The quoted bid‐ask spread for a security was $47.25–$47.27. A trader with a market order sold the security at $47.26. The bid‐ask spread remained the same before and after the execution. The effective spread for this trade most likely indicates:
an illiquid market.
significant price impact of the trade.
dealers are providing price improvements.
I don’t have any problem in solving the question but not able to understand below-captioned concept provided in the answer to this question. Please help!!!
“In general, if effective spreads are less than quoted spreads, dealers are providing price improvements. In this case, the price improvement may have been for the seller, but the dealer may be crossing orders from several sources, including hidden orders.”
Quoted spreads based on: displayed prices
Effective spreads based on: negotiated prices between client and dealer
When you buy stuff at the supermarket, the supermarket offers multiple sale discounts on its products - this is price improvement to convince you to buy its products. So, if the client is a buyer, he would like to pay the security at, for example, $47.26 instead of the quoted $47.27, because he is paying $0.01 less for each security bought.

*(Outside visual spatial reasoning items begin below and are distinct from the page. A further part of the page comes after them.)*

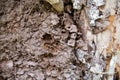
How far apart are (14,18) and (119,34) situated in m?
0.45

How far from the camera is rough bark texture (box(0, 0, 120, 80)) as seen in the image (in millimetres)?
1063

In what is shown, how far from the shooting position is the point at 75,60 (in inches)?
43.3

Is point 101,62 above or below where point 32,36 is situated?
below

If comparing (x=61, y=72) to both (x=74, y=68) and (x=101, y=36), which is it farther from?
(x=101, y=36)

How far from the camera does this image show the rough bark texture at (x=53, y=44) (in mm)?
1063

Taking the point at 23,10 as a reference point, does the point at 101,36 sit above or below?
below

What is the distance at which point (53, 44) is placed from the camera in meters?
1.09

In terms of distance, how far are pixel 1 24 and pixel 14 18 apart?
0.06 meters

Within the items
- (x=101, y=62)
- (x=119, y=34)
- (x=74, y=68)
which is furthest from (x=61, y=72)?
(x=119, y=34)

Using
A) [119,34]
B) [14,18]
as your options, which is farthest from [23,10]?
[119,34]

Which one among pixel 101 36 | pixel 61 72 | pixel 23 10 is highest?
pixel 23 10

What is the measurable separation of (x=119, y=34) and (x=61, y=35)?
0.24m

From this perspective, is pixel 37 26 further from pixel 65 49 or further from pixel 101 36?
pixel 101 36

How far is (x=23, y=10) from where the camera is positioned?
3.66ft
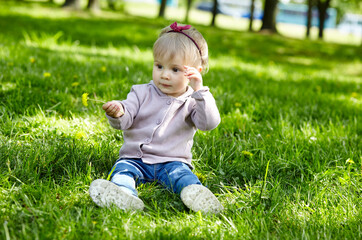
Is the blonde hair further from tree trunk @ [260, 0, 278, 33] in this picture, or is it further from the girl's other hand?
tree trunk @ [260, 0, 278, 33]

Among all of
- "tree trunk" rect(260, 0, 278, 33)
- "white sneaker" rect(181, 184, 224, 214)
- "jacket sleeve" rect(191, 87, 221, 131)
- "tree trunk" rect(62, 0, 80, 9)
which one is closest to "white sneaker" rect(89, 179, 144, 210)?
"white sneaker" rect(181, 184, 224, 214)

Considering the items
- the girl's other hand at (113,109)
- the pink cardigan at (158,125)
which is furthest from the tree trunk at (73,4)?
the girl's other hand at (113,109)

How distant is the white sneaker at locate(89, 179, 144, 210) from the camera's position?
1816 millimetres

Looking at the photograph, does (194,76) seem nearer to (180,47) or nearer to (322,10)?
(180,47)

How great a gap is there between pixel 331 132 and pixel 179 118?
147 centimetres

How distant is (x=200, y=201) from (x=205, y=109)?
52 centimetres

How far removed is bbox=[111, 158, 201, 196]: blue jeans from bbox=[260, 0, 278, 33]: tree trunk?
46.3 ft

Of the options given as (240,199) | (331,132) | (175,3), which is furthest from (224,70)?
(175,3)

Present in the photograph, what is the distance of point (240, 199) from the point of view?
204cm

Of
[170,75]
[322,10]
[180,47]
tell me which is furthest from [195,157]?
[322,10]

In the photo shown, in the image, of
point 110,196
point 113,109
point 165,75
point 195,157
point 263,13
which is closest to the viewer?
point 110,196

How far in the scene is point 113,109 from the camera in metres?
2.08

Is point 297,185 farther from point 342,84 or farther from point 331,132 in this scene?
point 342,84

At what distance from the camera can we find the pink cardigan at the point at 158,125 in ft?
7.44
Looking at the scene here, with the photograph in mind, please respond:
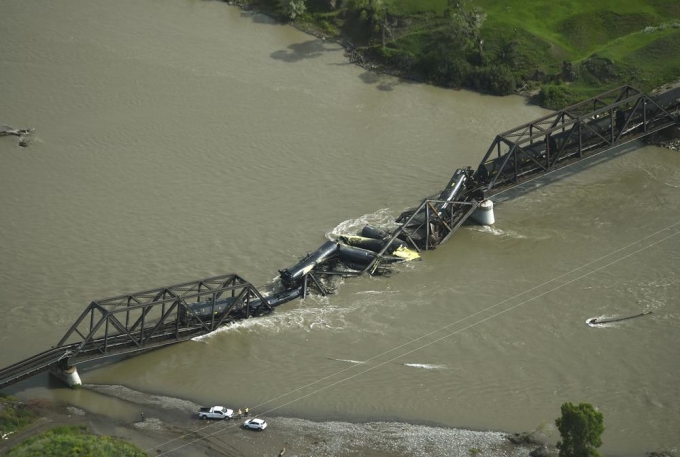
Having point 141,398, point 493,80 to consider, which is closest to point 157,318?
point 141,398

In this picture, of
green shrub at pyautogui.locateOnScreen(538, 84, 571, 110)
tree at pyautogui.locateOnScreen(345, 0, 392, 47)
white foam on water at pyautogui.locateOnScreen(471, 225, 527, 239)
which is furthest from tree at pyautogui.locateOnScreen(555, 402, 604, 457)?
tree at pyautogui.locateOnScreen(345, 0, 392, 47)

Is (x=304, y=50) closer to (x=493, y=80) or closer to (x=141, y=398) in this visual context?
(x=493, y=80)

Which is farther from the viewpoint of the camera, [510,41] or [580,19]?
[580,19]

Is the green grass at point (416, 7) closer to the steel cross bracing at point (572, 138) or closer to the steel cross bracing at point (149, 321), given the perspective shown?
the steel cross bracing at point (572, 138)

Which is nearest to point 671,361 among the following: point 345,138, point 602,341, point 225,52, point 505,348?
point 602,341

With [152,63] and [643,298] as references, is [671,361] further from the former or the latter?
[152,63]

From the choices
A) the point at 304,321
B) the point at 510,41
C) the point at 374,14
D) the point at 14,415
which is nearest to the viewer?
the point at 14,415

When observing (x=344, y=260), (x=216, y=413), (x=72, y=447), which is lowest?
(x=216, y=413)
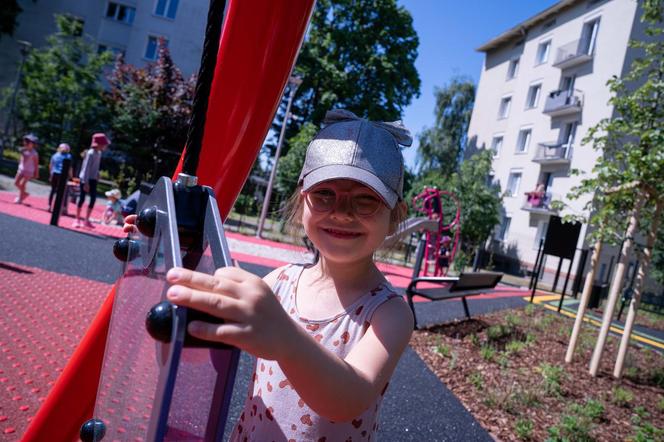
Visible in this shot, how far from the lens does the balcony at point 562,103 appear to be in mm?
22938

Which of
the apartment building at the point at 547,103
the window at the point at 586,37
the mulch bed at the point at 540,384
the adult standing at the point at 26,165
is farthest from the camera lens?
the window at the point at 586,37

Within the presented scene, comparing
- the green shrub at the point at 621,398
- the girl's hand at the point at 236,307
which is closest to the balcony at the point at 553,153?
the green shrub at the point at 621,398

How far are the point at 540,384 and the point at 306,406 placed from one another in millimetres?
3816

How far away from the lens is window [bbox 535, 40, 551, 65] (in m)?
26.0

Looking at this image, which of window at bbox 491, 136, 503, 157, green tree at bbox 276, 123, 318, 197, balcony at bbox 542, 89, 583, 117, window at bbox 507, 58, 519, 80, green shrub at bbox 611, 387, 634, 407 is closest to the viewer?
green shrub at bbox 611, 387, 634, 407

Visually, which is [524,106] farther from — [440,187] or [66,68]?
[66,68]

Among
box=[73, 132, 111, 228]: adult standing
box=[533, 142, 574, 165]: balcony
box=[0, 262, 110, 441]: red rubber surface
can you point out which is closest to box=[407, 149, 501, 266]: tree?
box=[533, 142, 574, 165]: balcony

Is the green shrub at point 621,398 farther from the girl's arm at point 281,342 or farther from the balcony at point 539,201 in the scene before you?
the balcony at point 539,201

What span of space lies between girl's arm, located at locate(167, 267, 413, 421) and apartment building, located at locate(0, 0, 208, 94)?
26.9 meters

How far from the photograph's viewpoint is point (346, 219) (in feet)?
3.83

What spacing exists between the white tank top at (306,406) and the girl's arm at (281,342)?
8.0 inches

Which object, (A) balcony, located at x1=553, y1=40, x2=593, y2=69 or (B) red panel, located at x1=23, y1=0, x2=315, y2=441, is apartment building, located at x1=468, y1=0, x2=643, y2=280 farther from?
(B) red panel, located at x1=23, y1=0, x2=315, y2=441

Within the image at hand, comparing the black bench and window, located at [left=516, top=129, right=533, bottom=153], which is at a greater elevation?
window, located at [left=516, top=129, right=533, bottom=153]

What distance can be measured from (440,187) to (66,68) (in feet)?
62.3
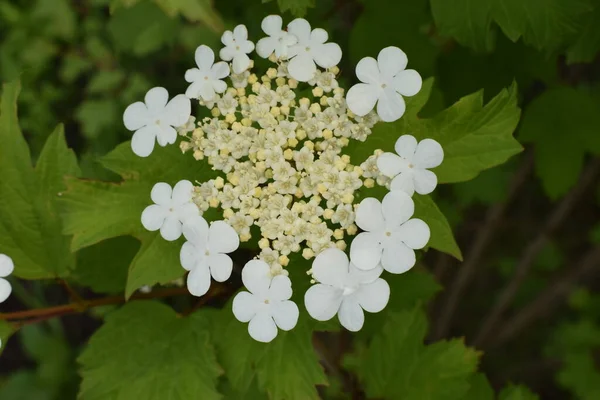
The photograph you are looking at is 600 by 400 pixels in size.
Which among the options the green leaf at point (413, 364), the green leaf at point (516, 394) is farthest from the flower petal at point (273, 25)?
the green leaf at point (516, 394)

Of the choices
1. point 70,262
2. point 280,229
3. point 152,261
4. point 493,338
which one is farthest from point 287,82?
point 493,338

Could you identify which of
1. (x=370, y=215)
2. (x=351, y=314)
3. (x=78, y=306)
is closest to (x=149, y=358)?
(x=78, y=306)

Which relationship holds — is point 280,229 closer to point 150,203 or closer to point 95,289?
point 150,203

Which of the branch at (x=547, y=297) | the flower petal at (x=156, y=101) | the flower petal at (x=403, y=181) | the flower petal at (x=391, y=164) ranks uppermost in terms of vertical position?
the flower petal at (x=391, y=164)

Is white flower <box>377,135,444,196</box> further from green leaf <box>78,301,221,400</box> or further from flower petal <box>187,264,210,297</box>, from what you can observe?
green leaf <box>78,301,221,400</box>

Similarly, if the client is a seller, he would like to receive , for example, $47.26 instead of the quoted $47.25, because he is receiving $0.01 more for each security sold.
This is what is meant by “dealers providing price improvements to clients”. If client buys cheaper, and sells more expensive, effective spread will be lower, thus the dealer is making less profits over that client, thus less profits means lower [effective] spread.